Operadoras têm de pagar R$ 22,6 bi se migrarem telefonia fixa para o regime privado, calcula Anatel

Empresas contestam, e valor ainda pode mudar. Atualmente, telefonia fixa funciona em regime de concessão, com preços regulados pelos setor público; no regime privado, preços seriam livres. Na mesma semana em que estreia no país a internet móvel de quinta geração — o 5G “puro”, chamado de “standalone” –, a Agência Nacional de Telecomunicações (Anatel) e as operadoras voltam suas atenções para tentar resolver um tema que vem do século passado: a migração da telefonia fixa do regime público para o privado.
A agência calculou que as operadores devem pagar R$ 22,6 bilhões para efetivar a mudança, mas as empresas contestam o valor.
A migração é opcional. Caso não seja feita, a Anatel terá de realizar uma nova licitação para garantir a continuidade do serviço.
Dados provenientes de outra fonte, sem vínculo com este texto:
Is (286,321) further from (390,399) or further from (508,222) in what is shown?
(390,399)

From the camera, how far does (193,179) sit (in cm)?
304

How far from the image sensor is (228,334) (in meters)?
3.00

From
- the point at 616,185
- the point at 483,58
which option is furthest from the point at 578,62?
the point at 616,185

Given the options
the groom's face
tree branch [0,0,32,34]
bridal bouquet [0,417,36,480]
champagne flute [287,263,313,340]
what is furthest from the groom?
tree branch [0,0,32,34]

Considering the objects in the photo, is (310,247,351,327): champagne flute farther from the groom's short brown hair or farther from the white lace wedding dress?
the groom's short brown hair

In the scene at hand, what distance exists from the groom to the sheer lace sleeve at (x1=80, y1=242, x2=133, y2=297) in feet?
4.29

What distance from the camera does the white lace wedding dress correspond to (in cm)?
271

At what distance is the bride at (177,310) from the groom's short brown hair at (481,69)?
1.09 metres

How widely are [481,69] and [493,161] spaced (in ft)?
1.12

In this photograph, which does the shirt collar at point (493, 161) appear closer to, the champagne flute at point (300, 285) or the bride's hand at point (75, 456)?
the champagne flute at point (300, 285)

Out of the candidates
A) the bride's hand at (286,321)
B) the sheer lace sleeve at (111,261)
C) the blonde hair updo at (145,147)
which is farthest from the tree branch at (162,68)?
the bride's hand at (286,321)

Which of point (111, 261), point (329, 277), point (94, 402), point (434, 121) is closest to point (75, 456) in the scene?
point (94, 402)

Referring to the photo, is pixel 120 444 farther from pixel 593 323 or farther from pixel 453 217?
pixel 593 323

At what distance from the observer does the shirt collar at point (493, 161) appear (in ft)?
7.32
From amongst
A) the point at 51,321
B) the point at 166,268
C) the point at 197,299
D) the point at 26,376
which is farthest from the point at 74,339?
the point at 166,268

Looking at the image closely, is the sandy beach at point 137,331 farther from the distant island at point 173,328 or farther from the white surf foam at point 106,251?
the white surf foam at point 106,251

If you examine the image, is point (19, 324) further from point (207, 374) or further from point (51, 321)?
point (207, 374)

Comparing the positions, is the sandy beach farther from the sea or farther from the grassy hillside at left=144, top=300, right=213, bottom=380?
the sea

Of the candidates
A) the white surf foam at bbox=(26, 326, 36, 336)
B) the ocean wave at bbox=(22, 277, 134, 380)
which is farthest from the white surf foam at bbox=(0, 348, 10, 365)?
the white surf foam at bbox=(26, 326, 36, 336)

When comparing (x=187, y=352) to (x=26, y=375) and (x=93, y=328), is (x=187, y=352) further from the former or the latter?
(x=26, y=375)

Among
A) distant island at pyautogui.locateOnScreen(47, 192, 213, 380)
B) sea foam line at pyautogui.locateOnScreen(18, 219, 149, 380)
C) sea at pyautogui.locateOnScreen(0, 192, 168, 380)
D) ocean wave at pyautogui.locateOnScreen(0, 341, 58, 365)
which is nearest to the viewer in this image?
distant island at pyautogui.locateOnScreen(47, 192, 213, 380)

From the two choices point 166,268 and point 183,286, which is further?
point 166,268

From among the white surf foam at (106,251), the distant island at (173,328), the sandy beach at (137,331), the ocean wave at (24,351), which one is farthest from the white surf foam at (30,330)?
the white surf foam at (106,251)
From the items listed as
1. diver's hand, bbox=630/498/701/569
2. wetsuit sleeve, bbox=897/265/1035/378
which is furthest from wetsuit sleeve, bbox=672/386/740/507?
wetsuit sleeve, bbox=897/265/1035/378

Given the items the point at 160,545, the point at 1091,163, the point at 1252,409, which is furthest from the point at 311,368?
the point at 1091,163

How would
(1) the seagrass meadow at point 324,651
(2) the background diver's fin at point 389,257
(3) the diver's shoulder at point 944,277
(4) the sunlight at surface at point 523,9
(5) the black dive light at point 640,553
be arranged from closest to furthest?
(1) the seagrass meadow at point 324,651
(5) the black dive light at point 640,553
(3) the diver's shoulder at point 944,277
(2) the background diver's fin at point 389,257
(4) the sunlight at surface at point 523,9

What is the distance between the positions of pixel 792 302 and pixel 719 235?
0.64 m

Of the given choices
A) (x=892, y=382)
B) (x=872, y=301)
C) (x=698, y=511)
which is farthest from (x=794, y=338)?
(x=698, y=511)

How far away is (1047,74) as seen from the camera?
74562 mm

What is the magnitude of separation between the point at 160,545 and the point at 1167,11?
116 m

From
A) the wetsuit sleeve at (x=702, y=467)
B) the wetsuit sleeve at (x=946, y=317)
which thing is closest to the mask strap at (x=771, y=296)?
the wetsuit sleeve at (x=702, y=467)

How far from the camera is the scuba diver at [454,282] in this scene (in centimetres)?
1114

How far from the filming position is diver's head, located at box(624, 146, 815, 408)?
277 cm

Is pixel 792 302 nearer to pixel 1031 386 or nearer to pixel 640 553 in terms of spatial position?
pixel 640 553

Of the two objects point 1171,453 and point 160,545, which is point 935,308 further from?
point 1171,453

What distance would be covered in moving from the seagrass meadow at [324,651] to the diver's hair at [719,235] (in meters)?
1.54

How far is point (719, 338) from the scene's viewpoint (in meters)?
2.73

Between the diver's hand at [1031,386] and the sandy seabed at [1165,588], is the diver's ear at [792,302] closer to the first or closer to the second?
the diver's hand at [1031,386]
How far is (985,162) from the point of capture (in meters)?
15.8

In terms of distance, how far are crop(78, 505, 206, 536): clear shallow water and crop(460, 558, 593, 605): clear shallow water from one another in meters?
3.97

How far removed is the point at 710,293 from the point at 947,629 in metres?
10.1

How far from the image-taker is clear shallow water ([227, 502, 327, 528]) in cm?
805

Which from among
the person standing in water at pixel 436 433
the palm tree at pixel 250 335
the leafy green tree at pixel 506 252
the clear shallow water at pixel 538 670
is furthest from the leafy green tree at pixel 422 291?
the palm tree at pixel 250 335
O regime de concessão de telefonia fixa em vigor atualmente tem tarifas reguladas pelo setor público.
As concessões terminam em 2025. A Lei Geral de Telecomunicações prevê a possibilidade de as atuais concessionárias mudarem seus contratos para autorizações, em regime privado. Nesse novo regime, haveria liberdade de preços.
Só que, no entendimento da Anatel, há um saldo a ser pago pelas operadoras, caso optem por fazer essa conversão. Parte das empresas alega que a Anatel é a devedora (entenda mais abaixo).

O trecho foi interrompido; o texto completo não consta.